Quando se decidiu pela produção independente, Preminger iniciou aquilo a que se poderia chamar o processo das instituições americanas. Com “Ingénua até certo ponto” (The Moon is Blue), de 1953, versão cinematográfica da peça que dirigiu na Broadway, introduziu palavras nunca ouvidas nas telas, como virgem, amante, etc., acabou por passar à História, não por uma especial grandeza fílmica, mas, acima de tudo, pela querela entre Preminger e a censura. A “The Production Code Administration of The Motin Picture Association of America”, a comissão de censura, recusou apor o visto no filme sem que lhe fossem feitos alguns cortes, nomeadamente nos diálogos. O Supremo deu-lhe razão e um filme com uma história banal , aos olhos e ouvidos de hoje, tornou-se um marco. Em “Anatomia de um Crime” (1959), para além de introduzir vocabulário também fora do permitido pelo Código Hayes, teve a ousadia de pôr James Stewart a exibir em pleno tribunal as calcinhas de Lee Remick.

Em “O Homem do Braço de Oiro” (The Man With the Golden Arm), de 1955, o tema é a droga e a toxicodependência. Mais uma vez os costumados ataques da censura ao cineasta e, também mais uma vez, Preminger a dar a volta por cima. O filme foi mesmo um grande êxito de bilheteira. E com razão. Estamos seguramente perante um dos seus melhores filmes. Abordando frontalmente o problema, numa altura em que ainda se estava longe (ou não?) de imaginar as proporções que viria a ter, Preminger fá-lo duma maneira lúcida e sábia. A começar pelo clima denso e pesado que dá ao filme, passando por uma segura e magistral direcção de actores, de que se destaca Frank Sinatra, com uma interpretação portentosa e que lhe valeu a nomeação para o Oscar de melhor actor que perdeu para Ernest Borgine em “Marty”, de Delbert Mann. Mas, o racismo em “Carmen Jones”, (1954), a questão judaica em “Exodus” (1960), ou a religião e os bastidores do Vaticano dissecados em “O Cardeal” (1963) ou mesmo o conflito de gerações de “Bonjour Tristesse”, adaptação do romance homónimo de Françoise Sagan, são outros dos temas recorrentes deste cineasta, especialista em adaptações de best sellers.
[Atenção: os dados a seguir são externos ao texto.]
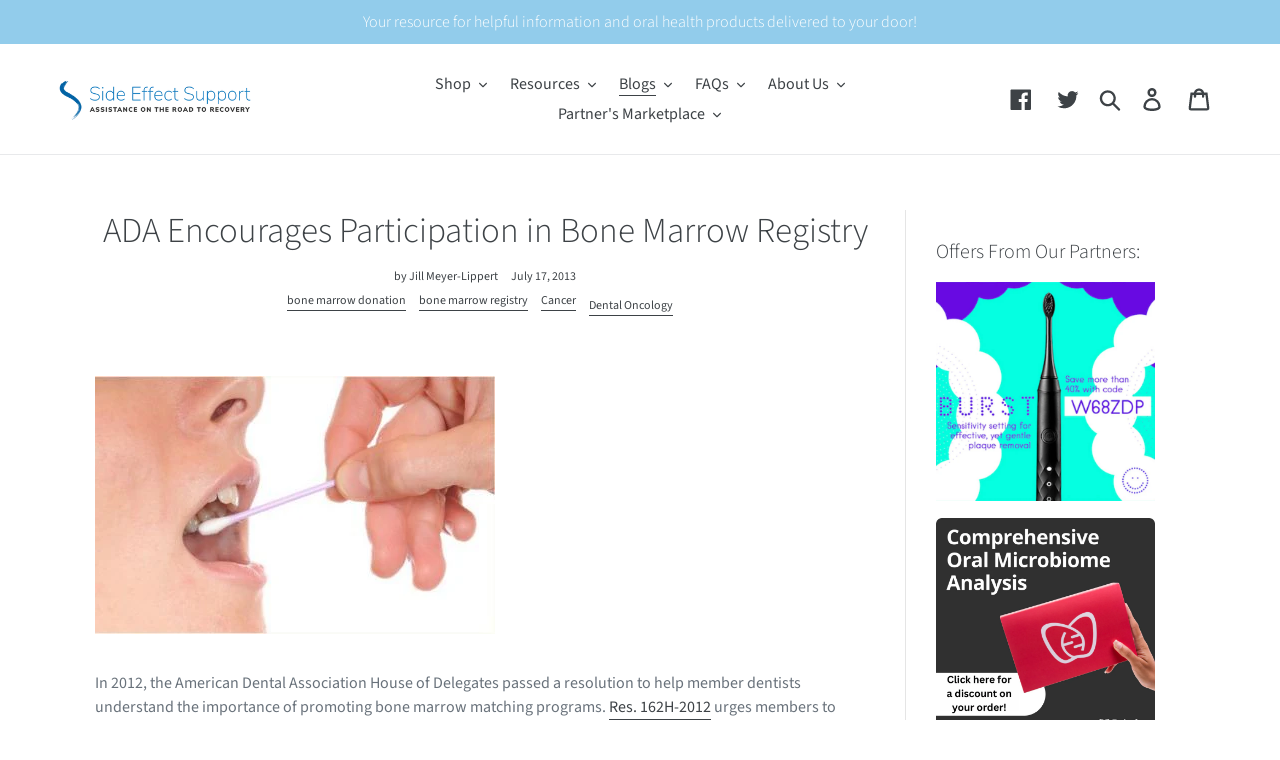

--- FILE ---
content_type: text/css
request_url: https://sideeffectsupport.com/cdn/shop/t/2/assets/custom.css?v=110429607131935174581745264504
body_size: 791
content:
button:-moz-focusring,[type=button]:-moz-focusring,[type=reset]:-moz-focusring,[type=submit]:-moz-focusring{outline:none}h2,.h2{text-transform:inherit;letter-spacing:0}.half{width:50%;float:left}.flex-grid{display:flex;align-items:stretch;margin-bottom:0}h2,.h2{font-size:1.625em}h3,.h3{font-size:1.25em}.rte h1,.rte .h1,.rte h2,.rte .h2,.rte h3,.rte .h3,.rte h4,.rte .h4,.rte h5,.rte .h5,.rte h6,.rte .h6{margin-top:30px!important;margin-bottom:15px!important}.row{display:table}.site-header__logo-image{width:150px}.site-header__logo{margin:10px 0}.site-header__search{margin-left:16px}.site-header__logo-image{width:200px}.site-header__logo{margin-top:20px!important}.site-footer{border-top:45px solid #e7e7e7}.btn{text-transform:inherit;border-radius:20px;padding:10px 20px;letter-spacing:0}.product-form__cart-submit,.shopify-payment-button .shopify-payment-button__button--unbranded{border-radius:20px}.btn--secondary:not([disabled]):hover,.btn--secondary:focus{background:#fff}.btn-slider{border:2px solid white;border-radius:50px;font-size:1.25em;line-height:1.25em;background:transparent;margin-top:25px;letter-spacing:0;padding:10px 30px}.btn--secondary,.btn--tertiary{background-color:#b4d5f0;color:#333;border-color:transparent}.slideshow__text-content .page-width{width:40%;margin-left:50%;text-align:left;padding:0}.mega-subtitle{max-width:100%}#shopify-section-slideshow{padding-bottom:0!important}.best-seller-wrapper{background-image:linear-gradient(-45deg,#066,#198a82);margin:0!important;padding:0!important}.best-seller{padding:55px;color:#fff}.best-seller p{color:#fff}.best-seller .grid{display:flex;align-items:center}.bs-btn-wrapper{position:relative}.best-seller-btn{position:absolute;top:-15px;right:-15px}#shopify-section-hero{padding:0!important}.fc-intro-text{width:600px;max-width:90%;margin:0 auto 50px;text-align:center}.fc-image{width:100%}.pop-item{padding:0;border-top:2px solid #dbf2ff;border-bottom:2px solid #dbf2ff;border-left:1px solid #dbf2ff;border-right:1px solid #dbf2ff}.pop-item:first-child{border-left:2px solid #dbf2ff}.pop-item:last-child{border-right:2px solid #dbf2ff}.pop-item-inner{padding:45px 30px}.pop-img img{max-height:150px;width:auto}.pop-price .spr-badge-caption{display:none!important}.pop-price .spr-badge,.pop-price .price{margin-bottom:10px}.pop-button{clear:both;width:100%;text-align:center;padding-top:10px}.featured-content{height:300px;padding:30px;display:flex;align-items:center;justify-content:center;text-align:center;background-size:cover}.featured-content h3,.featured-content p{color:#fff}.index-section--featured-product{background:#f5f5f5}.article__author,.article__date,.article__grid-tag{font-size:.75em}.saliva-learn a{color:#fff;text-decoration:none;border-bottom:none!important}.burst{background-image:linear-gradient(-45deg,#2e5889,#3067a5)}.burst h4{color:#fff}.article-image{margin-bottom:30px}.shopify-buy-frame{margin-left:auto;margin-right:auto}.social-sharing{justify-content:center}.offer-wrapper{border-left:1px solid #e5e5e5;padding:30px}.offer-single{margin-bottom:10px}.article-single .grid{display:flex;flex-wrap:wrap;align-items:stretch}.article-single .medium-up--three-quarters{padding-right:30px}.collection-offers{border-top:1px solid #e5e5e5;margin-top:30px;text-align:center;padding-top:30px}.collection-offers .offer-single{width:25%;padding:15px}.collection-offers .offer-section{display:flex;flex-wrap:wrap;justify-content:center}.wholesale{margin-bottom:-55px;margin-top:55px;text-align:center;padding:22px;background:#2780e3;color:#fff}.saliva-order{position:fixed;bottom:0;width:100%;height:100px;display:flex;align-items:center;justify-content:center;background-image:linear-gradient(-45deg,#066,#198a82)}.saliva_info{padding-bottom:100px}.salivamax-packets{height:140px;margin-top:-40px;width:auto;margin-right:30px}.saliva-order span{color:#fff;font-size:1.625em;margin:0 30px 0 0;line-height:34px}.saliva-order .btn-slider{margin:0}.saliva_img,.saliva_txt{width:50%;float:left}.saliva_img{padding-right:50px}.saliva_img img{width:100%;margin-top:-65px}.saliva_txt_wrapper{margin-bottom:25px;width:100%;display:flex;align-items:center}.saliva_number{width:100px;float:left}.saliva_number img{width:75px}.saliva_txt_inner{display:block;float:left;max-width:calc(100% - 100px)}.saliva_txt_inner .btn{margin-top:15px}.saliva_txt h3{margin:0!important}.rte ul{margin-left:20px}.rte ul li{margin-bottom:10px;list-style:disc;color:#69727b}.subscriptions_app_embed_block{padding:0 5px;width:100%}.shopify_subscriptions_app_policy{margin-top:10px!important;margin-bottom:10px!important}.subscriptions_app_embed_block .shopify_subscriptions_app_policy:after{content:"Subscripton discount will be reflected at checkout.";font-weight:700}@media (max-width:749px){.hidden-xs{display:none!important}.flex-grid{flex-wrap:wrap;margin:0}.best-seller .grid{flex-wrap:wrap}.site-header__logo-image{width:150px!important}.slideshow__image{background-position:center left!important}.slideshow__text-content .page-width{width:100%;margin-left:0%;padding:20px}.site-footer__newsletter{-webkit-flex-wrap:wrap;-moz-flex-wrap:wrap;-ms-flex-wrap:wrap;flex-wrap:wrap}.pop-item{border-top:2px solid #dbf2ff;border-bottom:0px solid #dbf2ff;border-left:2px solid #dbf2ff;border-right:2px solid #dbf2ff}.pop-item:last-child{border-bottom:2px solid #dbf2ff}.article-single .medium-up--three-quarters{padding-right:0}.offer-wrapper{padding:22px 0 0 22px;margin-top:22px;border:none;border-top:1px solid #e5e5e5;text-align:center}.collection-offers .offer-single{width:100%;padding:0 22px}.saliva-order{height:80px}.saliva_info{padding-bottom:80px}.salivamax-packets{height:100px;margin-top:-20px;width:auto;margin-right:20px}.saliva-order span{display:none}.saliva-order .btn-slider{font-size:1em;line-height:1em}.saliva_img,.saliva_txt{width:100%}.saliva_img{padding-right:0;margin-bottom:25px}.saliva_img img{margin-top:-25px}}@media (min-width:750px) and (max-width:991px){.hidden-xs{display:none!important}.site-header__logo-image img{width:160px}.slideshow__image{background-position:center left!important}.site-header{padding:0 20px}.saliva-order span,.saliva-order .btn-slider{font-size:1.25em;line-height:1.25em}.saliva_img{padding-right:25px}.saliva_img img{margin-top:-25px}}@media (min-width: 750px) and (max-width:850px){.site-nav a{font-size:12px}}
/*# sourceMappingURL=/cdn/shop/t/2/assets/custom.css.map?v=110429607131935174581745264504 */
“Laura” (na foto), de 1944, é o primeiro grande filme do autor - até aí havia realizado “Die Grosse Liebe”, ainda na Áustria, em 1933, e na América obras menores: “Under Your Spell” (1936), “Danger, Love at Work” (1937), “Margin for Error” (1943) e “In the Meantime, Darling” (1944) – e um dos títulos de referência do cinema negro, outro dos géneros onde Preminger se movimentou com grande à vontade. Basta lembrar “Anatomia de Um Crime” e “Angel Face”, de 1952.

“O Factor Humano”, de 1979, é o último filme de Otto Preminger. Nele o autor volta a revelar todo o seu talento, agora na maneira como lida com a teia de intriga e mentira que é a essência da espionagem, dando-nos uma visão fria e ao mesmo tempo irónica dos serviços secretos.

Neste, como noutros dos seus filmes, Otto Preminger nunca perdeu de vista uma das facetas mais caras a todo o seu cinema, ou pelo menos a grande parte dele: o desmascarar das instituições, pondo a nu os seus vícios e as suas fraquezas. Como faria o nosso Zé Povinho: Queres fiado? Toma!